Each entry below must be written out exactly, with pictures left out.

START Exercise data

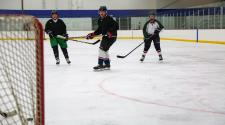 This image shows men skating on the ice at Drop In Hockey.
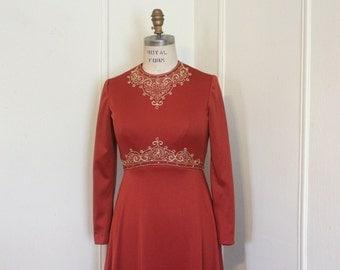 vintage 1970s Orange Rust Hostess Dress embellished with metallic gold bullion embroidery and rhinestones - size medium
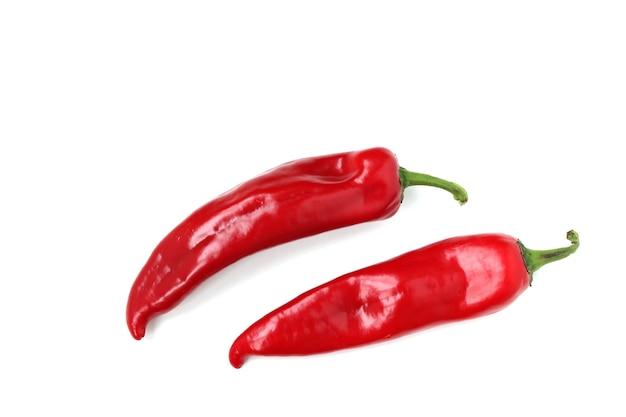 Roter paprika befindet sich auf einer weißen oberfläche, draufsicht, kopierraum Premium Fotos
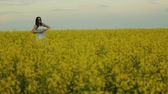рапсовое : A beautiful young girl dressed in a blue dress walks thoughtfully across a field of yellow flowers. He touches flowers with his hands. Smiles and laughs Стоковые видеозаписи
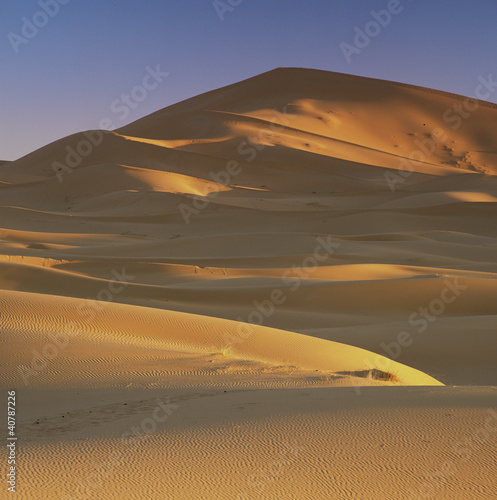 Sand dunes in rural landscape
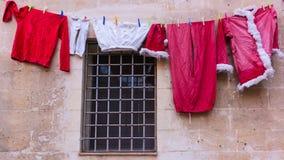 Santa Claus viste en el estante de sequía para secarse al aire libre fotos de archivo libres de regalías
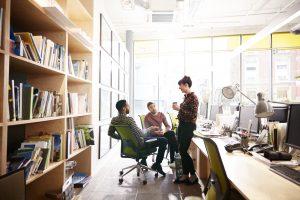 Des personnes se réunissent à l'intérieur sur leur lieu de travail, après un changement des règles concernant le nombre de personnes pouvant se réunir à l'extérieur et à l'intérieur.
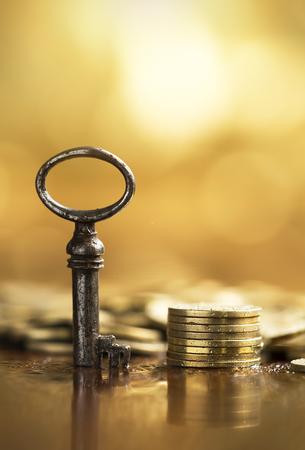 Business success concept - key and golden money coins in vertical Foto de archivo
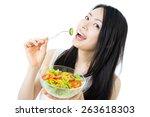 beautiful young woman eating... | Shutterstock . vector #263618303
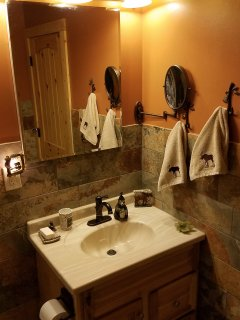 Bathroom w/ tile & sink.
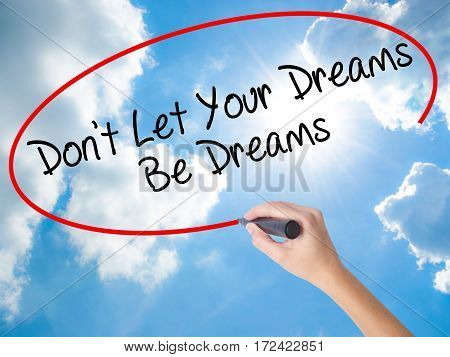 Woman Hand Writing Don't Let Your Dreams Be Dreams With Black Marker On Visual Screen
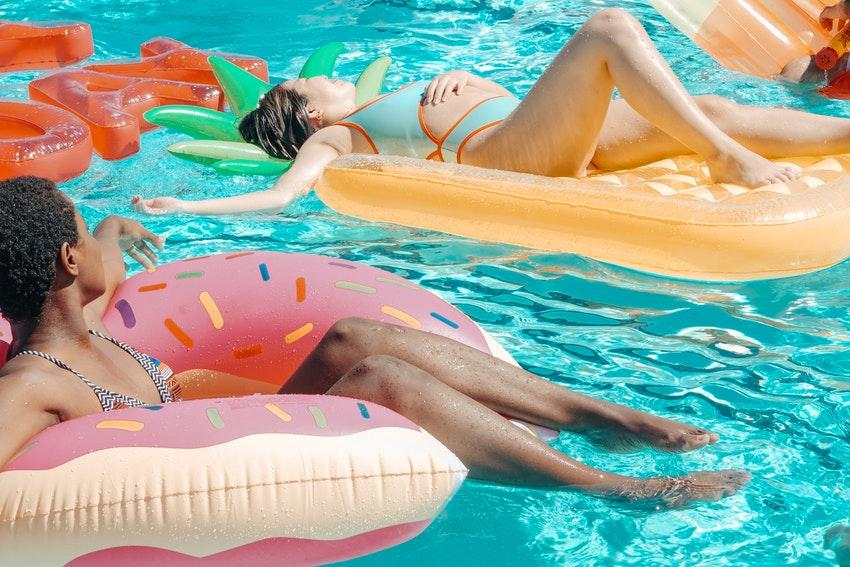deux femmes dans une piscine sur des bouees gonflables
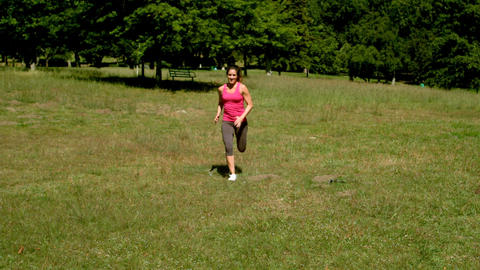 Fit woman sprinting towards camera Footage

END Exercise data

*Answer to the problem*:
 This image shows men skating on the ice at Drop In Hockey.
 vintage 1970s Orange Rust Hostess Dress embellished with metallic gold bullion embroidery and rhinestones - size medium
 Roter paprika befindet sich auf einer weißen oberfläche, draufsicht, kopierraum Premium Fotos
рапсовое : A beautiful young girl dressed in a blue dress walks thoughtfully across a field of yellow flowers. He touches flowers with his hands. Smiles and laughs Стоковые видеозаписи
 Sand dunes in rural landscape
 Santa Claus viste en el estante de sequía para secarse al aire libre fotos de archivo libres de regalías
 Des personnes se réunissent à l'intérieur sur leur lieu de travail, après un changement des règles concernant le nombre de personnes pouvant se réunir à l'extérieur et à l'intérieur.
 Business success concept - key and golden money coins in vertical Foto de archivo
 beautiful young woman eating... | Shutterstock . vector #263618303
 Bathroom w/ tile & sink.
 Woman Hand Writing Don't Let Your Dreams Be Dreams With Black Marker On Visual Screen
deux femmes dans une piscine sur des bouees gonflables
 Fit woman sprinting towards camera Footage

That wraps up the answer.